Blockchain: Technology Unchained
Blockchain is as the name suggests; a chain of blocks of transactions, linked together through a secure code that ensures its integrity. Within these public networks, no single party is in control. The network is distributed, the important tasks are financially incentivized and there is no off switch. All players in the network are equal. Such an environment enables disintermediation, bypassing middlemen, and a true peer to peer economy.
This is in stark contrast to say, email, where there is a clear institutional middleman in the form of a host (Google, Yahoo, etc) and one is not really sending as much as they are duplicating information. When a user emails another user a photograph, for example, they are copying something from one place to another, but it also remains on the original computer.
Although this is fine for sending images and text, it is obviously problematic when sending a payment: you would duplicate money, which defeats its purpose. Blockchain registers transactions differently. With bitcoin, for example, peer-to-peer transactions can be proposed by anyone. Miners (those verifying and including the transactions for a reward) ensure that the sender has the funds and permissions, followed by proposing inclusion in a new block. Indeed all blockchain entities exist inside an environment where transactions are authenticated through a network of nodes that ensure each action correlates with a history of previous transactions. It is not any particular individual, but math and clear rules that regulate the blockchain.
When Things get Bitter
Though this is great for cryptocurrencies, the distributed nature is not helpful when trying to establish responsibilities as ‘clearly’ defined by the GDPR. That is, if person or institution is responsible for protecting data after it is collected, and who will be responsible to comply with subject requests. Additionally, the incentive structure that keeps blockchain networks running can be at odds with how regulators look at personal privacy. Regulators are used to dealing with institutions that assume a central responsibility in their activity. Blockchain, on the other hand, self-regulates with a decentralized approach.
If Facebook, for example, experiences a data breach, they are regarded as responsible under the GDPR for losing that data because they are the party that collected it. If there is a data breach in a peer-to-peer network, however, it’s not immediately clear who is legally responsible. This is already a problem with cryptocurrencies, and as more and more services (not to mention the swaths of personal data that accompany them) increase their reliance on blockchain technology, answers to these and other questions are only going to become more important.
When you have peer to peer transactions occurring over a long span of time, a regulator is met with the daunting challenge of assigning responsibility for data security on a network rather than an institution – a major headache.
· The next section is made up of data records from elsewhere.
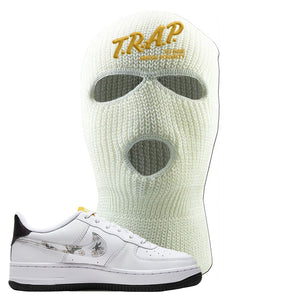 Air Force 1 Ski Mask | White, Trap To Rise Above Poverty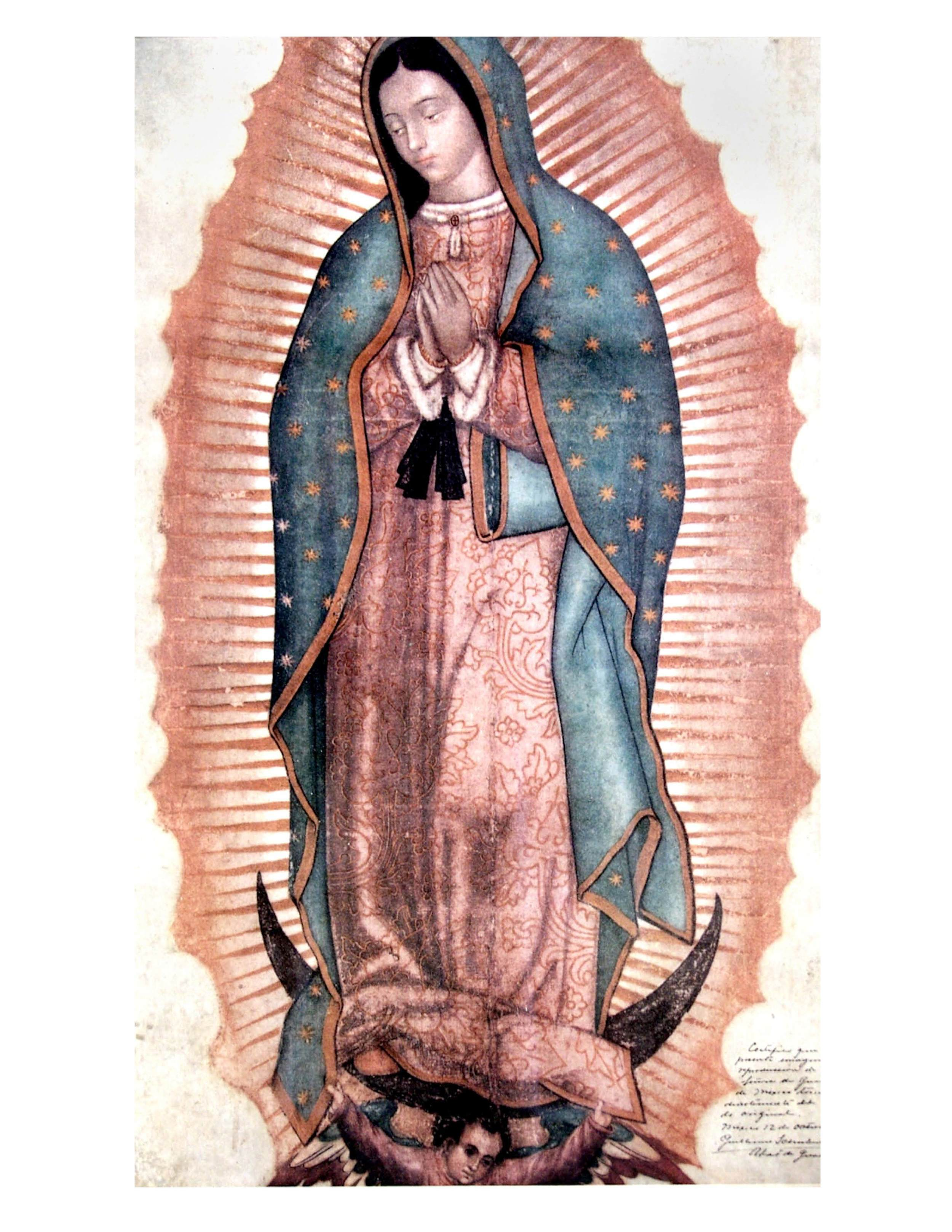 Blessed Virgin Mary at Guadaloupe.jpg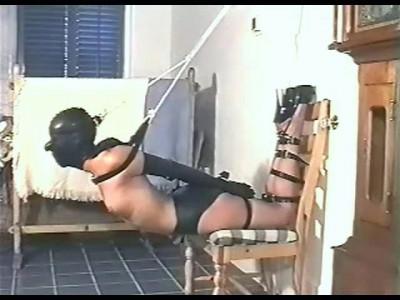 She will be subjected to bondage and extreme punishment!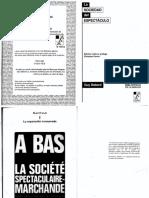 Debord-La-Sociedad-Del-Espectaculo.pdf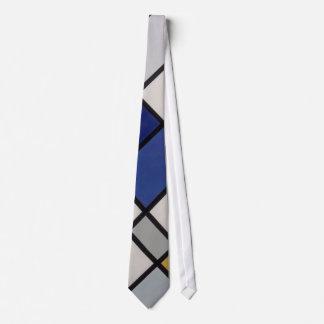 Gravata Laço #1 de Mondrian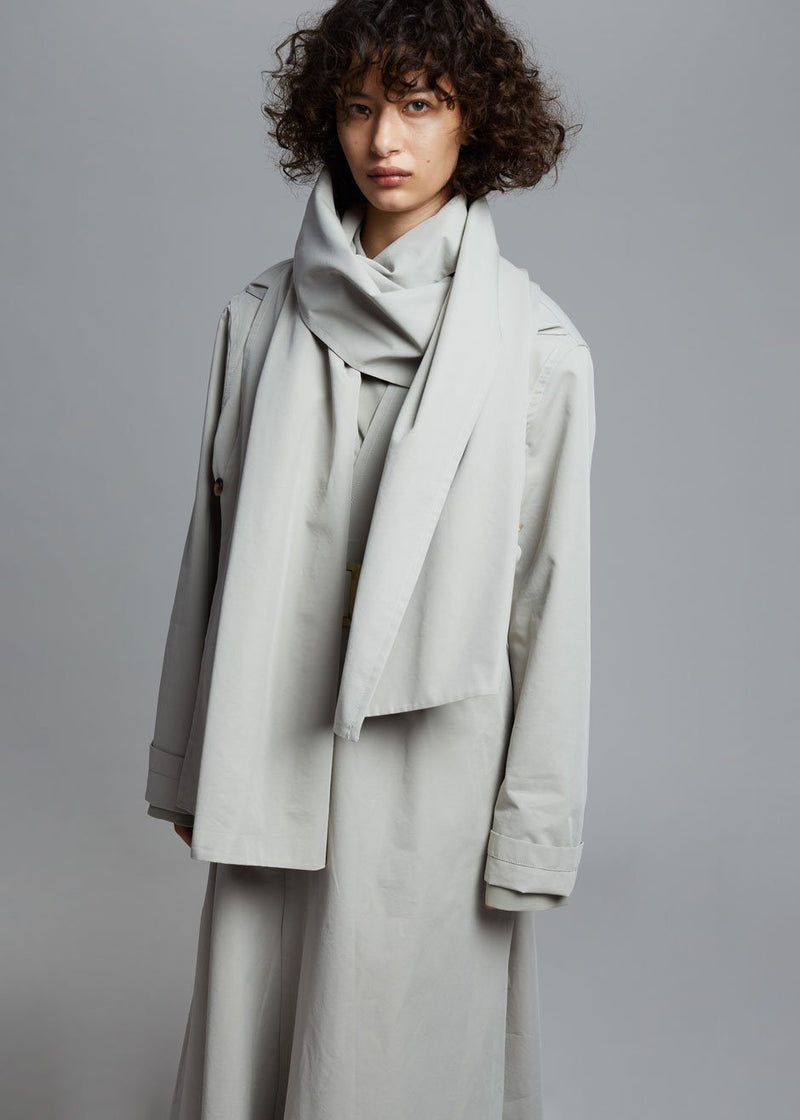 Arden Layered Trench Coat in Agate Coat Paper Moon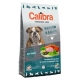 Calibra 12kg premium Line Senior/Light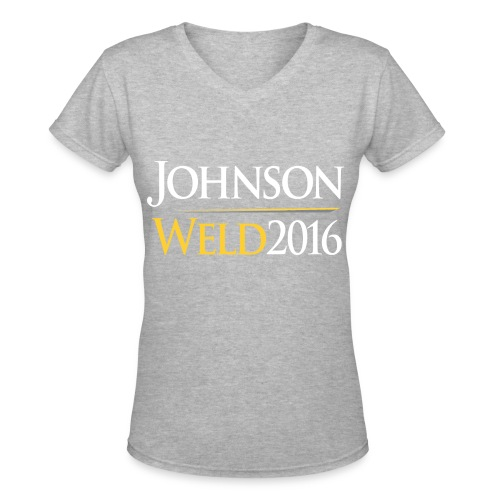 Johnson/Weld Women's Shirt - Women's V-Neck T-Shirt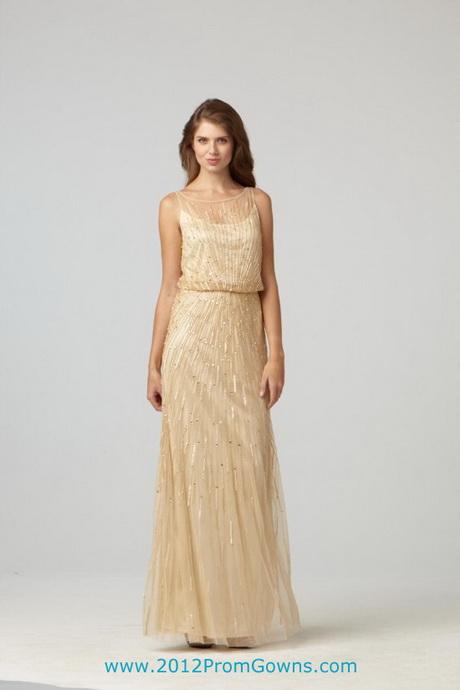 Aidan Mattox Prom Dresses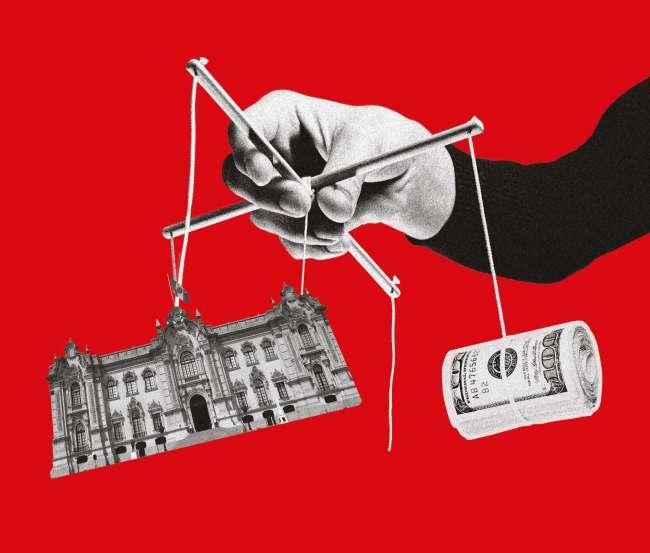 Populismo mercantilista, corrupción y elecciones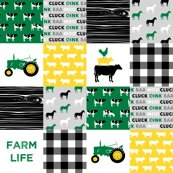 Rrfarm_life_black_yellow_and_green-01_shop_thumb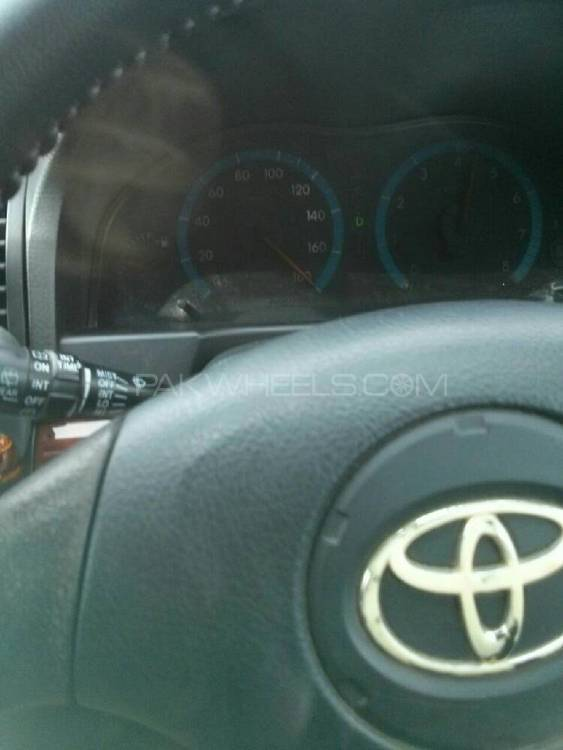 Toyota Premio F 1.5 2003 Image-1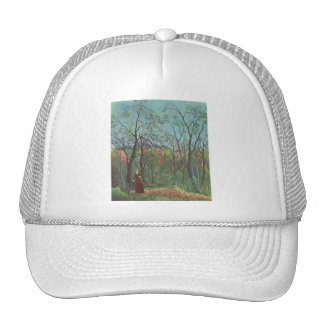 'A Walk in the Forest' Cap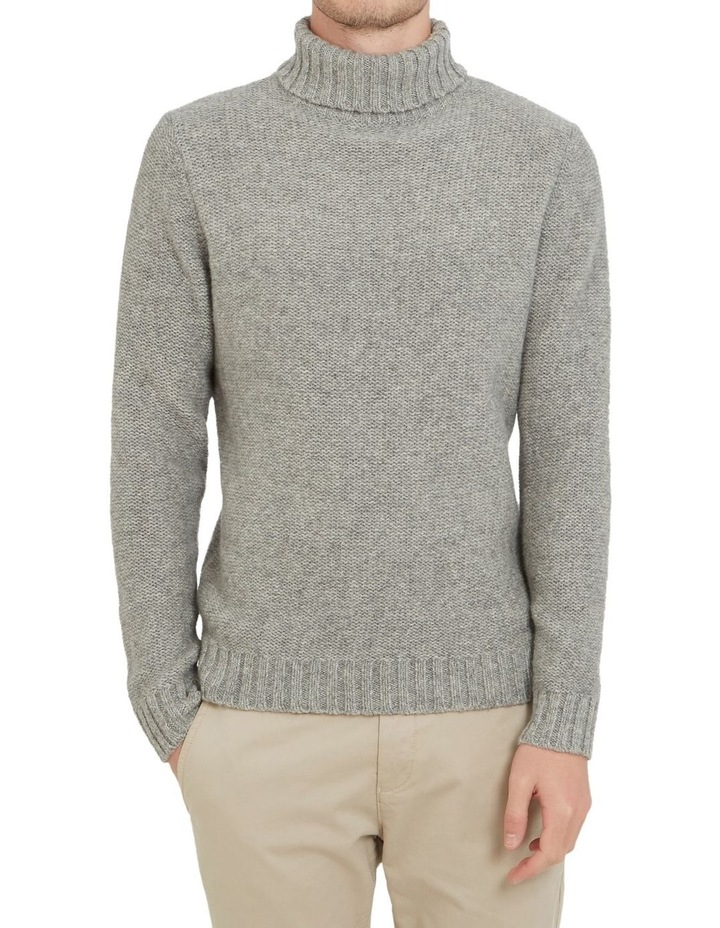 Turtle Neck Knit image 1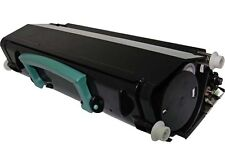 High Yield 9K New Black Toner for Lexmark X264A21G X264A11G X264 X264DN X363dn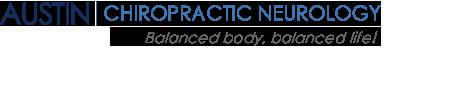 Austin Chiropractic Neurology logo - Home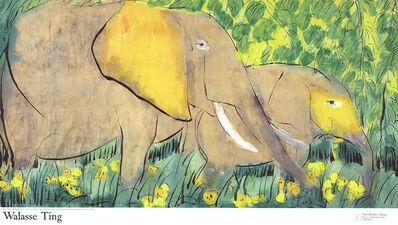 Walasse Ting 丁雄泉, 'Elephants (sm)', 1990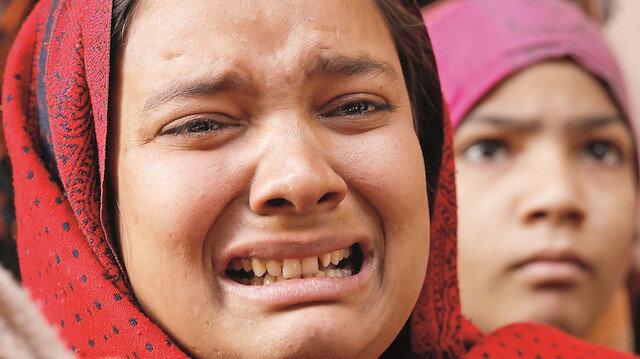 Hindular Müslümanları vatandaşlıktan atıyor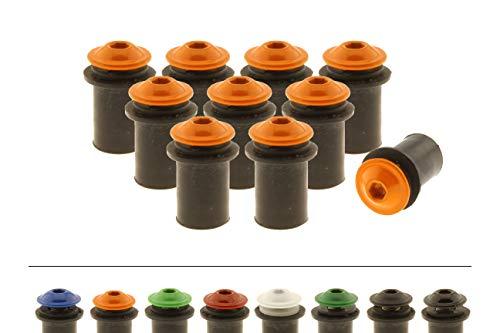 Screws4Bikes | 10x Verkleidungsschrauben M5x16 mit Gummimuttern für Motorrad | orange | Edelstahlschrauben | für Windschild, Scheibe und Verkleidung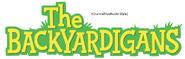 The Backyardigans (ChannelFiveRockz Style)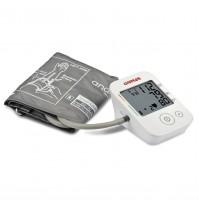 G3Ferrari G30033 Misuratore Misura di Pressione e Battito da Braccio Digitale
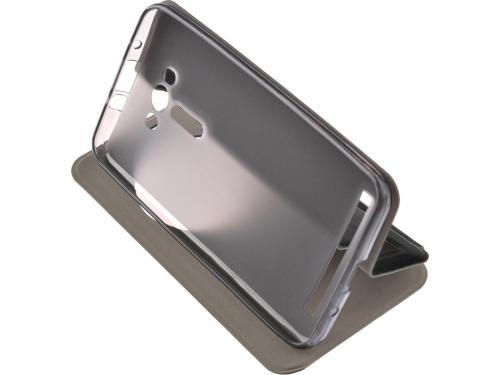Чехол для смартфона SkinBox Lux AW для Asus Zenfone Laser 2 ZE550KL Коричневый, вид 2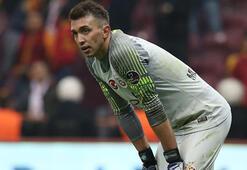 Galatasarayda şok Muslera raporu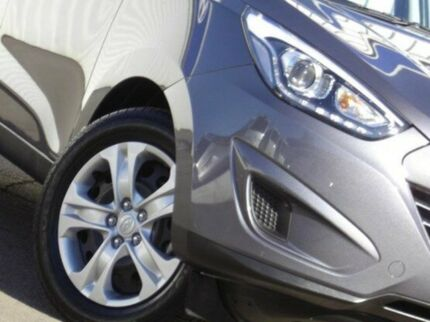 2014 Hyundai ix35 LM3 MY14 Active Grey 6 Speed Auto Seq Sportshift Wagon Kings Park Blacktown Area Preview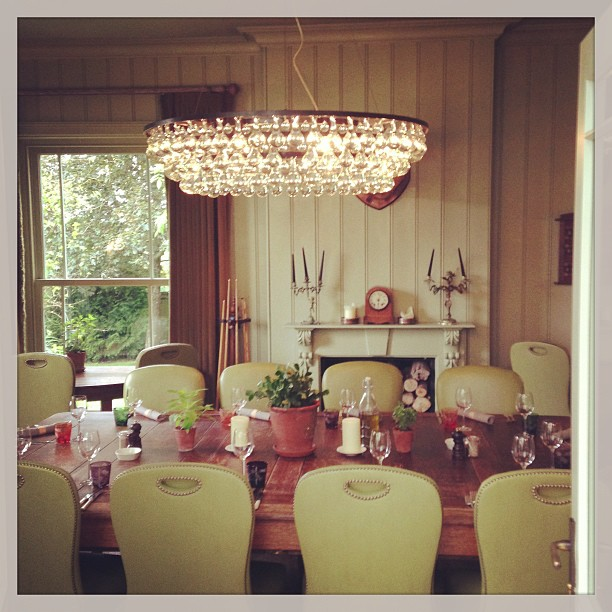 The Restaurant at The Pig Hotel Hampshire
Blockchain’s own self-regulating, highly-networked incentive structure has to be better understood by legal authorities if the GDPR is to be properly implemented within the constraints and capabilities of the technology in its current form. Regulate poorly and you’ll stifle growth. Regulate wisely, and the capacity for both higher privacy standards and more dynamic markets are vast. Before that can happen, however, there are more risks to consider.
Since data passes through many nodes on the blockchain, identifying whether or not encrypted information is indeed personal data is easier said than done – requiring a delicate interpretation of when exactly a user is consenting to share their information, and with whom. While encryption algorithms may be safe today, they may be broken into tomorrow, so one should generally not rely on storing personal data in encrypted form on a public blockchain. History has proven that it is only a matter of time before an encryption mechanism is broken, usually through advancements in technology, with only one really old and inefficient exception. And thanks to the advancements in quantum-computing this may now accelerate.
Sweetening the Deal
Though the nature of blockchain technology poses a series of unique challenges in terms of how it can effectively comply with the GDPR’s privacy mandates, it can’t be understated to what degree the technology is also a huge asset in ensuring individual privacy as well. If done effectively, proper oversight of blockchain technology won’t just help us meet our current regulatory requirements for privacy, but surpass it.
Blockchain can also provide a secure proof of historical events, which can be helpful for registers. In the case of the GDPR, this can be a great way to register users who consent to share their data with a third party. A number of providers have implemented this already and provide a highly secure way to prove that consent was collected at a specific point in time.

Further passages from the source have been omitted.